Os agentes de IA modernos trabalham cada vez mais em modo de diálogo: o usuário define uma tarefa, o agente recorre a ferramentas, retorna o resultado, e a pessoa refina ou corrige a solicitação. Essa interação de múltiplas etapas é difícil de avaliar, porque no final há apenas o resultado final. Ele não mostra quais ações do agente realmente ajudaram e quais foram desnecessárias.
Por que apenas o resultado não é suficiente
No aprendizado por reforço para esses agentes, geralmente se usa o rollout: o agente executa uma série de ações e, em seguida, recebe uma recompensa pelo resultado final. Essa abordagem é conveniente, mas bastante grosseira. Um refinamento bem-sucedido da solicitação, um erro explícito e uma correção posterior recebem o mesmo crédito, embora suas contribuições para o resultado sejam completamente diferentes. Por causa disso, o agente aprende mais devagar e nem sempre entende qual ação específica levou ao sucesso.
Os autores do novo estudo chamam a atenção para uma fonte valiosa de sinal que muitas vezes é ignorada — a próxima réplica do usuário. Quando o agente dá mais um passo, a pessoa reage: refina a tarefa, expressa insatisfação, confirma a resposta. Essa réplica não é apenas contexto para os próximos passos, mas um feedback local sobre o segmento de interação recém-executado.

Como o FACA funciona
O método FACA (Feedback-Aware Credit Assignment) transforma a réplica do usuário em um sinal de aprendizado completo.
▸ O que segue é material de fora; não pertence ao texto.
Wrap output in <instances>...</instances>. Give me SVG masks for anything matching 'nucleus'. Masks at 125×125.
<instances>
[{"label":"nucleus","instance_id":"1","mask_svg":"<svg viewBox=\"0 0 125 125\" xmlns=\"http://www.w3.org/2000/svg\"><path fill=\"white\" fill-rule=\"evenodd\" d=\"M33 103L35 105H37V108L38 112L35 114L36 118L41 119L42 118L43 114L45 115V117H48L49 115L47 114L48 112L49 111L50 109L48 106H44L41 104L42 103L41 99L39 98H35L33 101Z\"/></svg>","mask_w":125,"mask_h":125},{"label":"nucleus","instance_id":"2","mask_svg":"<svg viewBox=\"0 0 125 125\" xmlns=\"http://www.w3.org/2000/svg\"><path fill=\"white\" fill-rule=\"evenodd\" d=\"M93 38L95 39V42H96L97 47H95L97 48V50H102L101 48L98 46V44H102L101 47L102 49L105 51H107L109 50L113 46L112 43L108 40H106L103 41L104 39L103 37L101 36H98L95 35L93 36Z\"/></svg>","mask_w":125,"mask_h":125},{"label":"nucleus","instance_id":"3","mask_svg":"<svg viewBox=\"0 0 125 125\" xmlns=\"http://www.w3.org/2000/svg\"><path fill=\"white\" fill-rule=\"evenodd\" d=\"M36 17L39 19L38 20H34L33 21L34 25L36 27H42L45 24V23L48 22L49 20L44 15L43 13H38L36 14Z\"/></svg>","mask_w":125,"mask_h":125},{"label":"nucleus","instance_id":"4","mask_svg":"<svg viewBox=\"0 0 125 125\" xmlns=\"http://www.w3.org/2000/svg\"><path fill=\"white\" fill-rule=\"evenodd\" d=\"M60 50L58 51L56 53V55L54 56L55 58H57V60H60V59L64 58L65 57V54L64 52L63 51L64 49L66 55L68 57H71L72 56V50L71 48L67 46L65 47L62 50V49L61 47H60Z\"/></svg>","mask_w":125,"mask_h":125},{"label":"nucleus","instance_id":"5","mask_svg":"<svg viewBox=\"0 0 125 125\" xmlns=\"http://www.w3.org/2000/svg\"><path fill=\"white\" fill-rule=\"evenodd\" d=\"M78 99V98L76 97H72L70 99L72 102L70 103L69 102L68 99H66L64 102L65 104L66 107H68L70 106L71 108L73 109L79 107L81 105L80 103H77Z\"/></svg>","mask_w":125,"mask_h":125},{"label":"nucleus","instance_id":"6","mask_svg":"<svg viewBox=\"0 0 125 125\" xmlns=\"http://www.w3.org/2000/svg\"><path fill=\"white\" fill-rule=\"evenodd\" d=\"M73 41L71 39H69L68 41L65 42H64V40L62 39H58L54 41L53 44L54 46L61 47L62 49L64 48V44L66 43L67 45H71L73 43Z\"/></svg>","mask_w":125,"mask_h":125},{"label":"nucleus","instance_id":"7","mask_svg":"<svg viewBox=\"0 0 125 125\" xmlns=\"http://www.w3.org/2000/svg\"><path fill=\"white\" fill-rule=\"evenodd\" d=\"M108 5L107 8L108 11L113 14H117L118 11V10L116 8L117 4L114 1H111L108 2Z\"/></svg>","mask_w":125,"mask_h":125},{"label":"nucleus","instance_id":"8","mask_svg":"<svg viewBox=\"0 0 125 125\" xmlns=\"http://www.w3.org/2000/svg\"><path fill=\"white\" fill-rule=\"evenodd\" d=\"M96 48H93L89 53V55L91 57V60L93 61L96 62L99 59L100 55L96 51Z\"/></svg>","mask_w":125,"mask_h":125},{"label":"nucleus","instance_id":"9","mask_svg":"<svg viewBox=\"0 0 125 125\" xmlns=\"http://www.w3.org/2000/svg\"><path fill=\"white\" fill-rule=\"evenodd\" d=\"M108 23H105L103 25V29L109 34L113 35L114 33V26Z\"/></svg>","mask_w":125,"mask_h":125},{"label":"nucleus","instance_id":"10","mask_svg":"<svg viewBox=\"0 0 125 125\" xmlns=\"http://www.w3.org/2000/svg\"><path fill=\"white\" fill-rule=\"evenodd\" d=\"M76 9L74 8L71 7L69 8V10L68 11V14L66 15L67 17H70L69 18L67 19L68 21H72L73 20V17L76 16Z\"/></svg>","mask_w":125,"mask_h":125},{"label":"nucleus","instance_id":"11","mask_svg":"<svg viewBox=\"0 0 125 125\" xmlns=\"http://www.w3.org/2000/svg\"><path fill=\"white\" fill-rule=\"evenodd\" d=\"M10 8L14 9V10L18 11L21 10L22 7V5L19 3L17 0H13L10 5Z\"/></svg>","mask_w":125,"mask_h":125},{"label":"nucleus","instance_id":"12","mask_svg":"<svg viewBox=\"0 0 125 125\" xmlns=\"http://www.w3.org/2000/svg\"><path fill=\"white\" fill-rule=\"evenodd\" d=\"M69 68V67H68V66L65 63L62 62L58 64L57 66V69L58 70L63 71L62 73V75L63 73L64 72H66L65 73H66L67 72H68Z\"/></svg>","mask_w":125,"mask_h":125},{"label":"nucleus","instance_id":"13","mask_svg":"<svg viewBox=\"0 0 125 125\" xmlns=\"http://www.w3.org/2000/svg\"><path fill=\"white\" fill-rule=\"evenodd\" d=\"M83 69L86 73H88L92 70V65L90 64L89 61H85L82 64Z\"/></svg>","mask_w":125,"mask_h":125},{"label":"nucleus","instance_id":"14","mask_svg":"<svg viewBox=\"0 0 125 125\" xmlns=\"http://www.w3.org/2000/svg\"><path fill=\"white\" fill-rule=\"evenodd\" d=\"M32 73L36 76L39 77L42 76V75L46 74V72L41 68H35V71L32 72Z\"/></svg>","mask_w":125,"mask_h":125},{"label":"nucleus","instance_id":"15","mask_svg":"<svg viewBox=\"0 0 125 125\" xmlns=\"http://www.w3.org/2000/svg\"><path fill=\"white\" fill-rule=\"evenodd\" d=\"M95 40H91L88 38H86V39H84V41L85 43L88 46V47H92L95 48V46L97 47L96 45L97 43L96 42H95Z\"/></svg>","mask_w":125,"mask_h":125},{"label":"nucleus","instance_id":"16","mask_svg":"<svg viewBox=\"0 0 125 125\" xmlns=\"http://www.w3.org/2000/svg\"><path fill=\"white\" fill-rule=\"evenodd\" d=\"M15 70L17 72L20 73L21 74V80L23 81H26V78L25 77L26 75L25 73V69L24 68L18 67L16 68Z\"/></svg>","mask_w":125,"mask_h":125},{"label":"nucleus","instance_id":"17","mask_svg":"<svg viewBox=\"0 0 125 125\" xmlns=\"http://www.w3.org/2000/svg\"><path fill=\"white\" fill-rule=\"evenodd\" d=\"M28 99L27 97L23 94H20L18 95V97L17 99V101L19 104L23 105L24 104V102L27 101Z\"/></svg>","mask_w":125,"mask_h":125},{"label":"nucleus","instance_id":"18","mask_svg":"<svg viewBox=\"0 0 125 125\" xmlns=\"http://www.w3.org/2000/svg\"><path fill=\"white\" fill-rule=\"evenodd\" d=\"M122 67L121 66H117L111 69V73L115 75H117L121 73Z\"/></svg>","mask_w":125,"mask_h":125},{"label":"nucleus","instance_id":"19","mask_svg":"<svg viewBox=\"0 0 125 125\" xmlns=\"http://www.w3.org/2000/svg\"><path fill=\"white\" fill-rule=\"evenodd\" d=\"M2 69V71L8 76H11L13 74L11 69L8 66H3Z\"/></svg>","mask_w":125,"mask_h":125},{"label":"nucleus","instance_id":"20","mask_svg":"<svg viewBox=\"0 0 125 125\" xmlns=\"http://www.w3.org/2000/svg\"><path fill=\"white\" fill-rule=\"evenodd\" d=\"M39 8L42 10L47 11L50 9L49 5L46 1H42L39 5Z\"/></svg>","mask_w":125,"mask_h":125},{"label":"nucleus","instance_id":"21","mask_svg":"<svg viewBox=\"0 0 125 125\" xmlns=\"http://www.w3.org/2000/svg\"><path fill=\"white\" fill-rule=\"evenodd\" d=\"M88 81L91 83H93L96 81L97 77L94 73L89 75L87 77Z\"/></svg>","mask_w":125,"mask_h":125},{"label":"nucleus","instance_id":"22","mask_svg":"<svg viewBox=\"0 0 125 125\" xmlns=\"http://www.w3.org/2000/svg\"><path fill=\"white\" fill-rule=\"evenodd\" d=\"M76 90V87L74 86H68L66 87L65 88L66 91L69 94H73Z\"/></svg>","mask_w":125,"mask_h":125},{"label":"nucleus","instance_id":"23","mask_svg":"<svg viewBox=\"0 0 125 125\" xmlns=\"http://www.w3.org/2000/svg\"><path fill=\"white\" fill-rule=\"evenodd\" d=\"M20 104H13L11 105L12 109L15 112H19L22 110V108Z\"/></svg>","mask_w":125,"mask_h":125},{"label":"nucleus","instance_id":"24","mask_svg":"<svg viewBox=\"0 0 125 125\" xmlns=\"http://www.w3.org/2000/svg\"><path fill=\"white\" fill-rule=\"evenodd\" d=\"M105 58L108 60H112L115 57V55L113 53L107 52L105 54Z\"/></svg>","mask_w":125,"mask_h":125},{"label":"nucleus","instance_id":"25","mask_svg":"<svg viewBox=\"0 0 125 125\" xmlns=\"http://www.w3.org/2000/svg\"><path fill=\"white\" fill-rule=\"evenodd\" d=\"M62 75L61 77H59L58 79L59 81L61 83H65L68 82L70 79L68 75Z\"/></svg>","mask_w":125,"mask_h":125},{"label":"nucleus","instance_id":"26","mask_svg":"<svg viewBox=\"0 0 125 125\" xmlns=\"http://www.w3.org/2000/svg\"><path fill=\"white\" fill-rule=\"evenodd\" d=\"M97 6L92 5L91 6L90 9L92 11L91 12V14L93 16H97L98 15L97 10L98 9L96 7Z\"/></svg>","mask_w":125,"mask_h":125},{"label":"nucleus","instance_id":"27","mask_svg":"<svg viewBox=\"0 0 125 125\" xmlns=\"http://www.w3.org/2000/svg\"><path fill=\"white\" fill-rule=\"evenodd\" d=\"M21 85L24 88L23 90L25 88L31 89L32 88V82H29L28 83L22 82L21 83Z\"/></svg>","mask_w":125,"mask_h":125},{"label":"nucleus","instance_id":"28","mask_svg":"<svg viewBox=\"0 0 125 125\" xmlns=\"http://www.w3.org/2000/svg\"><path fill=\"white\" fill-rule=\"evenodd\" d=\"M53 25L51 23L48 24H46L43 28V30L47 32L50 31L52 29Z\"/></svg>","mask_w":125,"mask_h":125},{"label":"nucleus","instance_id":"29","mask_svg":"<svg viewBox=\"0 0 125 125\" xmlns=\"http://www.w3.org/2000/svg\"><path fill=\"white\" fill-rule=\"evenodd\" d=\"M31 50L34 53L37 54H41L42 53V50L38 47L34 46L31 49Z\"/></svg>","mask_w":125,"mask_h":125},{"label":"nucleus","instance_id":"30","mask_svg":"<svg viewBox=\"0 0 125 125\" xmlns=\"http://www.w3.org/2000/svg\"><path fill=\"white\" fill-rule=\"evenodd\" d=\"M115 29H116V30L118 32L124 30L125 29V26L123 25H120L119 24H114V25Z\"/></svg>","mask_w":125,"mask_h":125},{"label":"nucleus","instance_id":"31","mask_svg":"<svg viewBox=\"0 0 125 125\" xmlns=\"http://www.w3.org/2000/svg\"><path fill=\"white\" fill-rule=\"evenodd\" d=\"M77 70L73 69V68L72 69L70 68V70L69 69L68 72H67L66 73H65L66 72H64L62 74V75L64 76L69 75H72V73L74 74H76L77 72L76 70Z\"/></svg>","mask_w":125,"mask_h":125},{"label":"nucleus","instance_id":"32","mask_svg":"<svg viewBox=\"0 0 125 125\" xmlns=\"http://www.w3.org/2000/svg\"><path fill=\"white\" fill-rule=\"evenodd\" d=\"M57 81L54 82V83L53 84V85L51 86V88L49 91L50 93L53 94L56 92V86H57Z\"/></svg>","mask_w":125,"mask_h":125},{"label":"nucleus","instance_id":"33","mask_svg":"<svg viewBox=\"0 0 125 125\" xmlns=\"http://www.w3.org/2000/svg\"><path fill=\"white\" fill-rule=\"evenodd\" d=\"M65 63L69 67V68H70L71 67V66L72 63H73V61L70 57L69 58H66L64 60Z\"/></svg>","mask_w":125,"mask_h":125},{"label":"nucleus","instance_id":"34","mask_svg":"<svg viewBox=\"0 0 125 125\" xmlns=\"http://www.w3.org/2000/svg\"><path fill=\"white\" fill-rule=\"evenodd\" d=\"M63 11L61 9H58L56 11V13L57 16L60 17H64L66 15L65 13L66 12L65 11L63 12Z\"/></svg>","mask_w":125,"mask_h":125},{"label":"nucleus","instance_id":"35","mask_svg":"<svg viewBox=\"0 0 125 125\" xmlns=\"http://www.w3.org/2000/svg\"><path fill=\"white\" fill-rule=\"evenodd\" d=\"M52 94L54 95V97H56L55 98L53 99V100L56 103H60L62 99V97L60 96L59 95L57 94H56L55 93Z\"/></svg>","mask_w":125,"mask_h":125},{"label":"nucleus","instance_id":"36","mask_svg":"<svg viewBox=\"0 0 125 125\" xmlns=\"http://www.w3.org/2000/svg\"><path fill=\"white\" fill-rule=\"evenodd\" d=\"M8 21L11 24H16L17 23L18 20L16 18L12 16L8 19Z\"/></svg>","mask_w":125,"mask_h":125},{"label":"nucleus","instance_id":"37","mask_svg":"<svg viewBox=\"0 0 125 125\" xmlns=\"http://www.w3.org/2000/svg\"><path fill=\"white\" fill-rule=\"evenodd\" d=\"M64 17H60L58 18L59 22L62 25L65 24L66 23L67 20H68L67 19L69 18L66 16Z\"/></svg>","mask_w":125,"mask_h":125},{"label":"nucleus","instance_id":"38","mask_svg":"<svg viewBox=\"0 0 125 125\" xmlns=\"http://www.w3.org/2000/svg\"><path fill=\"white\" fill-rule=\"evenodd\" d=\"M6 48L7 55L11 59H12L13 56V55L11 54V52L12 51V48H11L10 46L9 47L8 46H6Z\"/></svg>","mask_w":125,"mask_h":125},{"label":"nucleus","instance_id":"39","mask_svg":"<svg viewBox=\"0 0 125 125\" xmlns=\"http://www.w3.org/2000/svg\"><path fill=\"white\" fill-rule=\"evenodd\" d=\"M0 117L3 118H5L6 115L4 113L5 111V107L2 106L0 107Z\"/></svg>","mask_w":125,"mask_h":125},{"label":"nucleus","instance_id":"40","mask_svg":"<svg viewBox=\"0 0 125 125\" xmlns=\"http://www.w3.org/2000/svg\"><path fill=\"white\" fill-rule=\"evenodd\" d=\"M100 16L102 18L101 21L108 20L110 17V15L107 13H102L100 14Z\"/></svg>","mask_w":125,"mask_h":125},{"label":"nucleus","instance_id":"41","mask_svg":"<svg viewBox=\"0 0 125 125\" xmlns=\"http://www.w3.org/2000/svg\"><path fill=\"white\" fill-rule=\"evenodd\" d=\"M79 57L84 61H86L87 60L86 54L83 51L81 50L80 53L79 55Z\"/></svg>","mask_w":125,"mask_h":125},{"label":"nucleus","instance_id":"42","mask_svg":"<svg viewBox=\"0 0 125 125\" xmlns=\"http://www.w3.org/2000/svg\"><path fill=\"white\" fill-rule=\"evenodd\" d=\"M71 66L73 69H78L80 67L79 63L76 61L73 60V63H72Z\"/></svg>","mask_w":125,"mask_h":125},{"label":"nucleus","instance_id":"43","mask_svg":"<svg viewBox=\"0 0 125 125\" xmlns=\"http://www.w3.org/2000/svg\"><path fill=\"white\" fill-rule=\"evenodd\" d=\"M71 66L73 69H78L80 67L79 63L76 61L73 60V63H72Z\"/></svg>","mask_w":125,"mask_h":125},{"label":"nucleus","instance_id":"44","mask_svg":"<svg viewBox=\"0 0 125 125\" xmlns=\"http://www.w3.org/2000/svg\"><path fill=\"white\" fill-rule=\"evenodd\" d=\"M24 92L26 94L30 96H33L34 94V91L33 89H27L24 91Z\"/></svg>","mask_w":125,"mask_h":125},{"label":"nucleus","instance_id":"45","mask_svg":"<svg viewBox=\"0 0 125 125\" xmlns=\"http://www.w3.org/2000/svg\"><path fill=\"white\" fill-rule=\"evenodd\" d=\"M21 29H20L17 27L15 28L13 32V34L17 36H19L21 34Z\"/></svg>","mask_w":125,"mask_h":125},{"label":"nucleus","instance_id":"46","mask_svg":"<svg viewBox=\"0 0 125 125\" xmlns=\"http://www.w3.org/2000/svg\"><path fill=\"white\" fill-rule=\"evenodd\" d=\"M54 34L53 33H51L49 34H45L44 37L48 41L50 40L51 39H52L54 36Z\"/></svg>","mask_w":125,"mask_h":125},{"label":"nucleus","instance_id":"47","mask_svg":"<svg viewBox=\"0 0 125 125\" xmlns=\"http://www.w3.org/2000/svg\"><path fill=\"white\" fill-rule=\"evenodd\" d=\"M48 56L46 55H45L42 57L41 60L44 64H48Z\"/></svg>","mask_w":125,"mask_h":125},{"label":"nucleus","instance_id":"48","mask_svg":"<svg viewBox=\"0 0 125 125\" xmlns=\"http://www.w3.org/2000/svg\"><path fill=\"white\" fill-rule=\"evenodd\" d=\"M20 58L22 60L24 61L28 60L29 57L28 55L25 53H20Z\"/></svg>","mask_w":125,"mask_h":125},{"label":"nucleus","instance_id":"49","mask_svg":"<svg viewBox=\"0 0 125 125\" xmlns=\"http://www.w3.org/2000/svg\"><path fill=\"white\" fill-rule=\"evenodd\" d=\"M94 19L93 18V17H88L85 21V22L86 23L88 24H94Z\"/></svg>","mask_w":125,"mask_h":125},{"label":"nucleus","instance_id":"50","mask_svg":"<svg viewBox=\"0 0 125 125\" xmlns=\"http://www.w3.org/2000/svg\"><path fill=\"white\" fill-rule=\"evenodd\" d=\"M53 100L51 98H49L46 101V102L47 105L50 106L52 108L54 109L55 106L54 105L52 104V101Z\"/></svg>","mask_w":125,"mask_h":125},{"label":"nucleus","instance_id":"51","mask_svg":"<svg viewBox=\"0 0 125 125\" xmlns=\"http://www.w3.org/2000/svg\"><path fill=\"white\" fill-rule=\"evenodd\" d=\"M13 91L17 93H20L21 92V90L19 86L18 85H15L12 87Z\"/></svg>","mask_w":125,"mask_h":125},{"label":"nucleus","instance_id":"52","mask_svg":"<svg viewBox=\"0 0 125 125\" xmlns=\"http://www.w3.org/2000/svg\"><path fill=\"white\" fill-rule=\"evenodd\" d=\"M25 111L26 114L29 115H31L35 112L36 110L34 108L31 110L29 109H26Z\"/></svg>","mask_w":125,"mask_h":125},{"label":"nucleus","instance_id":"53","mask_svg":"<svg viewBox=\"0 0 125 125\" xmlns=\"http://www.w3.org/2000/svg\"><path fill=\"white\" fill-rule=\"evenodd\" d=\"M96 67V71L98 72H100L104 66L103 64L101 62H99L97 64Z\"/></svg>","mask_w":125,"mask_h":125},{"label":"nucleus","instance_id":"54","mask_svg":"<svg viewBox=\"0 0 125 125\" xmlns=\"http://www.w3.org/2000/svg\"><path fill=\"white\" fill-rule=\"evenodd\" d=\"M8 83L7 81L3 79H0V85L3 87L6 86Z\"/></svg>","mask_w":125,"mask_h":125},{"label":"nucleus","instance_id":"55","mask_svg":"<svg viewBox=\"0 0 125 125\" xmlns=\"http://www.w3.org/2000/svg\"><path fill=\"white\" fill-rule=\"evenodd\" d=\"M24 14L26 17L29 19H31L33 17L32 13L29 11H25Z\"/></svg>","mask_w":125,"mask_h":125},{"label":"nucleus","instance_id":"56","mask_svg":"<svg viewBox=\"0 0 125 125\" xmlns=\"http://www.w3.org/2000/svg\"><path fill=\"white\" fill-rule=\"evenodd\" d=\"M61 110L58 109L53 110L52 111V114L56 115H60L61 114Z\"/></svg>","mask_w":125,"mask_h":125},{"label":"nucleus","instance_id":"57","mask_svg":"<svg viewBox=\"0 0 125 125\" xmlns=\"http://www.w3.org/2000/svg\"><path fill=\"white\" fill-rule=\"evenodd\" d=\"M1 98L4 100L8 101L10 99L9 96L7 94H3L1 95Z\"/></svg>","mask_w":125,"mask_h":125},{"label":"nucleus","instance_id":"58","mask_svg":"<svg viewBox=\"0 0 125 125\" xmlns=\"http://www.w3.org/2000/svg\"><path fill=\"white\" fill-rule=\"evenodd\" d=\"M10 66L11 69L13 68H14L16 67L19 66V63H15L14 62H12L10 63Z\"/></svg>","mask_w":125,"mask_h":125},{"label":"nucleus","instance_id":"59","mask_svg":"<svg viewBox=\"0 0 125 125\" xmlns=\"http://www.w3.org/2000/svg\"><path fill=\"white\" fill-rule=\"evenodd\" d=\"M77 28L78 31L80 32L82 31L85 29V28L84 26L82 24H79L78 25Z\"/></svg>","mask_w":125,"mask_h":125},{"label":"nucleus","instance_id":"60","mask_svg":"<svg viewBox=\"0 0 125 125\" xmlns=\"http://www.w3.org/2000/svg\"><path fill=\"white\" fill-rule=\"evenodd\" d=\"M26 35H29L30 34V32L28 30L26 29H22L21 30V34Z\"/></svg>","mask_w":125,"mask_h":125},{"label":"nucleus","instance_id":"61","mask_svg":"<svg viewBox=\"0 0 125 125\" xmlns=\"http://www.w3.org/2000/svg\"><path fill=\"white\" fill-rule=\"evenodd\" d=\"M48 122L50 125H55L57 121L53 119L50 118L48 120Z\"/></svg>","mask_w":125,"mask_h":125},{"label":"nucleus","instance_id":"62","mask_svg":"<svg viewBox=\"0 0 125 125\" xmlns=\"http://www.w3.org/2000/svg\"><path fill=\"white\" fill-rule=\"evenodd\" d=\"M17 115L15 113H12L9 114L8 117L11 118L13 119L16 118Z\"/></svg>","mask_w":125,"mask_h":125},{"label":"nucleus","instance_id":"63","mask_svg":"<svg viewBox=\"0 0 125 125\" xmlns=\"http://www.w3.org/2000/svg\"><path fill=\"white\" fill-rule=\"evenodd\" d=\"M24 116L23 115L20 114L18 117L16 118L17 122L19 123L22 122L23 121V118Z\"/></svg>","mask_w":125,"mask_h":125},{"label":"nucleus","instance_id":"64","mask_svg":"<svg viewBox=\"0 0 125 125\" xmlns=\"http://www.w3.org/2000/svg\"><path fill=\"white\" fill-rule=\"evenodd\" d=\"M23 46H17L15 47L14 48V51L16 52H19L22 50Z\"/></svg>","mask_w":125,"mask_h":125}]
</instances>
A ideia é associar cada reação a um segmento específico de ações do agente e, em seguida, calcular a vantagem local dessa reação — o quanto ela é melhor do que o esperado para aquele contexto. Essa vantagem é normalizada e adicionada à vantagem terminal padrão do resultado. Não é necessário nenhum crítico adicional nem novos rollouts — tudo é calculado com base nos dados já coletados.
Essa combinação dá ao agente tanto uma avaliação grosseira do resultado quanto sinais intermediários mais precisos. Um bônus adicional é que o método não complica a inferência: todo o sinal extra é extraído de diálogos já existentes, portanto é fácil aplicá-lo em sistemas reais.
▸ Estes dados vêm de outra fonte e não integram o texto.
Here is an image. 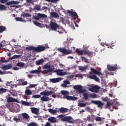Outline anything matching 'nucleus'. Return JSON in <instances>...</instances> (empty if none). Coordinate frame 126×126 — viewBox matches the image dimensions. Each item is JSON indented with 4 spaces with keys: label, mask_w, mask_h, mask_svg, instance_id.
<instances>
[{
    "label": "nucleus",
    "mask_w": 126,
    "mask_h": 126,
    "mask_svg": "<svg viewBox=\"0 0 126 126\" xmlns=\"http://www.w3.org/2000/svg\"><path fill=\"white\" fill-rule=\"evenodd\" d=\"M57 119H59L57 120V118L54 117H50L48 119V121L51 123V124H54L55 123H58V121H61L62 122H67L69 124H73L74 123V120L71 116H65V115L61 114L57 116Z\"/></svg>",
    "instance_id": "1"
},
{
    "label": "nucleus",
    "mask_w": 126,
    "mask_h": 126,
    "mask_svg": "<svg viewBox=\"0 0 126 126\" xmlns=\"http://www.w3.org/2000/svg\"><path fill=\"white\" fill-rule=\"evenodd\" d=\"M46 49V47L42 45H38L37 47L30 46L26 47V51H33L35 53H41L44 52Z\"/></svg>",
    "instance_id": "2"
},
{
    "label": "nucleus",
    "mask_w": 126,
    "mask_h": 126,
    "mask_svg": "<svg viewBox=\"0 0 126 126\" xmlns=\"http://www.w3.org/2000/svg\"><path fill=\"white\" fill-rule=\"evenodd\" d=\"M61 93L63 95H64L63 98V99H66L67 100L70 101H76L78 99L77 97L72 96L70 95H67L68 92L66 91H62Z\"/></svg>",
    "instance_id": "3"
},
{
    "label": "nucleus",
    "mask_w": 126,
    "mask_h": 126,
    "mask_svg": "<svg viewBox=\"0 0 126 126\" xmlns=\"http://www.w3.org/2000/svg\"><path fill=\"white\" fill-rule=\"evenodd\" d=\"M49 26L50 27V29L52 31H57L58 29L60 28V25L57 23V22H54L51 21L50 24L49 25Z\"/></svg>",
    "instance_id": "4"
},
{
    "label": "nucleus",
    "mask_w": 126,
    "mask_h": 126,
    "mask_svg": "<svg viewBox=\"0 0 126 126\" xmlns=\"http://www.w3.org/2000/svg\"><path fill=\"white\" fill-rule=\"evenodd\" d=\"M105 108H106L107 109H109L110 111L113 112V111H114V109H115L116 110L118 109V106H117V105H116L115 106L114 105H113V104H112V103L108 101L107 102Z\"/></svg>",
    "instance_id": "5"
},
{
    "label": "nucleus",
    "mask_w": 126,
Resultados dos experimentos
Os pesquisadores compararam o FACA com a abordagem Interactive GRPO, que considera apenas o resultado. O treinamento ocorreu nas mesmas condições: o mesmo simulador, o mesmo diálogo visível, a mesma inicialização e otimização. Em nove domínios da família τ, o FACA melhorou o resultado médio em 5,91 pontos percentuais para o modelo 8B e em 10,22 — para o modelo 14B. Cada métrica foi obtida em três execuções treinadas de forma independente.
O maior ganho veio no domínio Telecom. Um experimento adicional com randomização da polaridade das réplicas do usuário mostrou que, para o modelo 8B, esse ganho desaparece completamente. Isso confirma: o sinal carrega informação útil, não apenas adiciona ruído. No modo zero-shot nos benchmarks Pare-Bench e Co-Gym, os resultados mantêm a mesma ordem de grandeza.

Conclusões
O trabalho demonstra claramente que a próxima réplica do usuário é mais do que apenas contexto. Ela fornece um crédito local barato que melhora significativamente o aprendizado de agentes para interação de múltiplas etapas. O FACA oferece uma maneira simples e eficaz de extrair esse sinal sem uma reestruturação substancial do processo de treinamento. Como resultado, os agentes entendem melhor quais ações realmente os aproximam do objetivo e quais devem ser reconsideradas.